### Recorded data
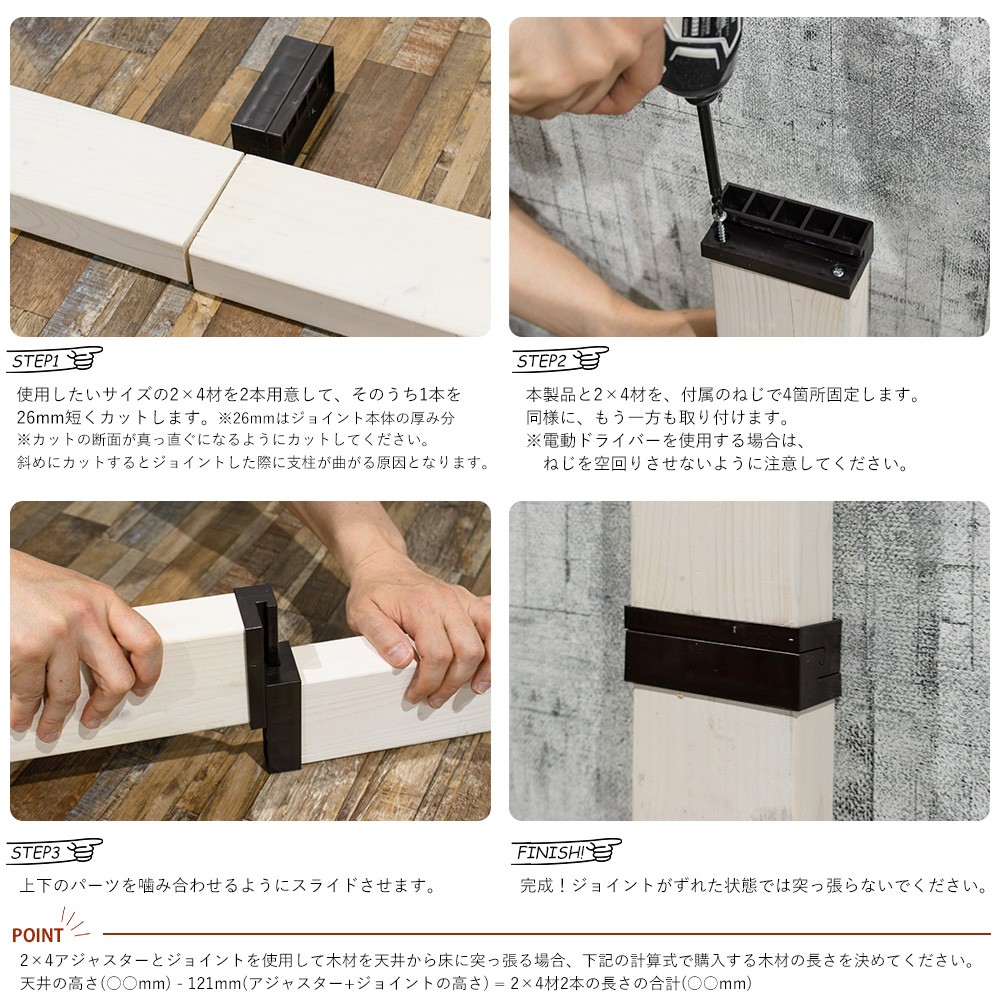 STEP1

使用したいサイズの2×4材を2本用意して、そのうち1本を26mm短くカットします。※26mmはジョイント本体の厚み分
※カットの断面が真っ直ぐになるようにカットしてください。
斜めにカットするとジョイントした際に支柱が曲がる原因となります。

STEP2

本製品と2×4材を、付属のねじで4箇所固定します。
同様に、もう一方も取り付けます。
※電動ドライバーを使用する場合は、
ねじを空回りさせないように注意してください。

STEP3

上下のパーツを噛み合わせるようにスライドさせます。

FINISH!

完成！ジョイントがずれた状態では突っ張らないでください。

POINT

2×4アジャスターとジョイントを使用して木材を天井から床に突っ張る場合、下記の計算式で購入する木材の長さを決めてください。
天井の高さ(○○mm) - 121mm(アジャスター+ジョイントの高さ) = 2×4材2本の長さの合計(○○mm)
==
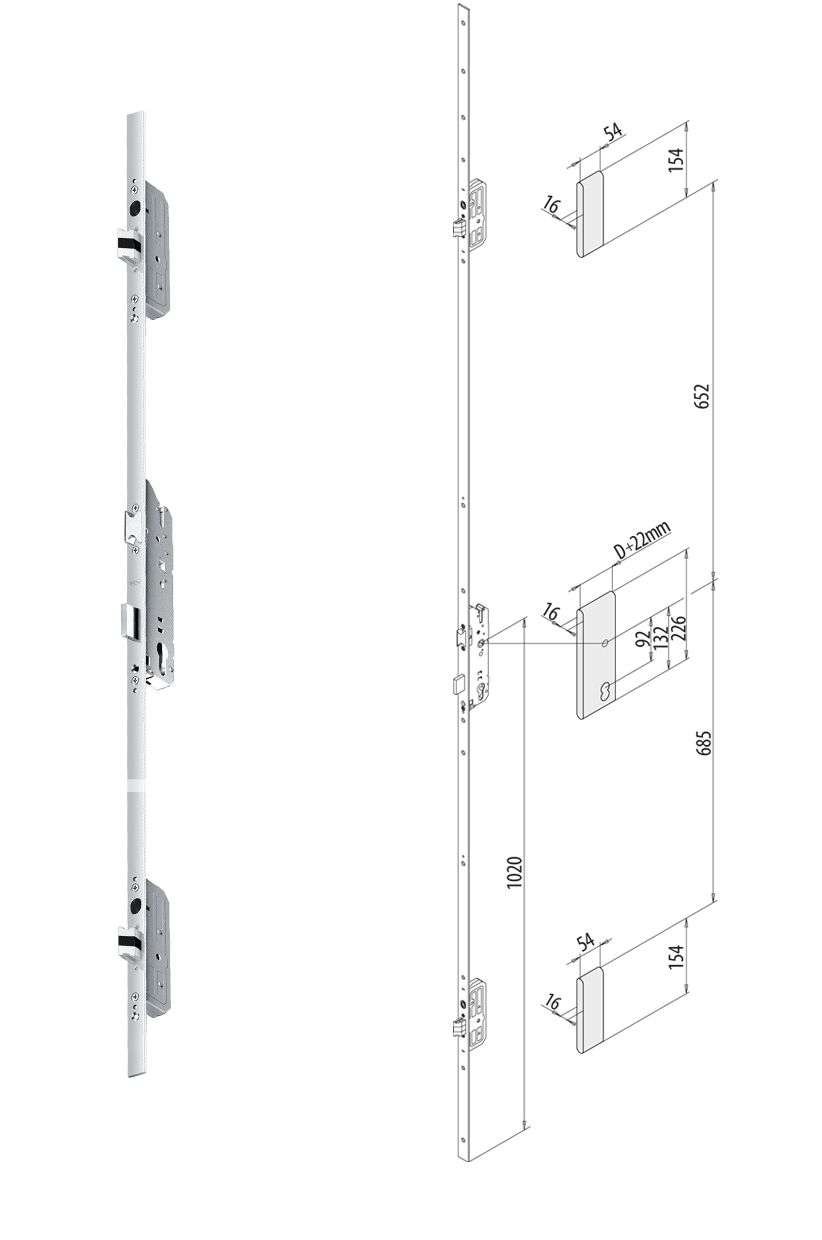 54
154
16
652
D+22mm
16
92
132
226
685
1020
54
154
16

### WORK INSTRUCTIONS
Reproduce only the lines above, starting at the line with "使用したいサイズの2×4材を" and ending at the line with "天井の高さ(○○mm) - 121mm(アジャスター+ジョイントの高さ)", exactly as written.

### RESPONSE
使用したいサイズの2×4材を2本用意して、そのうち1本を26mm短くカットします。※26mmはジョイント本体の厚み分
※カットの断面が真っ直ぐになるようにカットしてください。
斜めにカットするとジョイントした際に支柱が曲がる原因となります。

STEP2

本製品と2×4材を、付属のねじで4箇所固定します。
同様に、もう一方も取り付けます。
※電動ドライバーを使用する場合は、
ねじを空回りさせないように注意してください。

STEP3

上下のパーツを噛み合わせるようにスライドさせます。

FINISH!

完成！ジョイントがずれた状態では突っ張らないでください。

POINT

2×4アジャスターとジョイントを使用して木材を天井から床に突っ張る場合、下記の計算式で購入する木材の長さを決めてください。
天井の高さ(○○mm) - 121mm(アジャスター+ジョイントの高さ) = 2×4材2本の長さの合計(○○mm)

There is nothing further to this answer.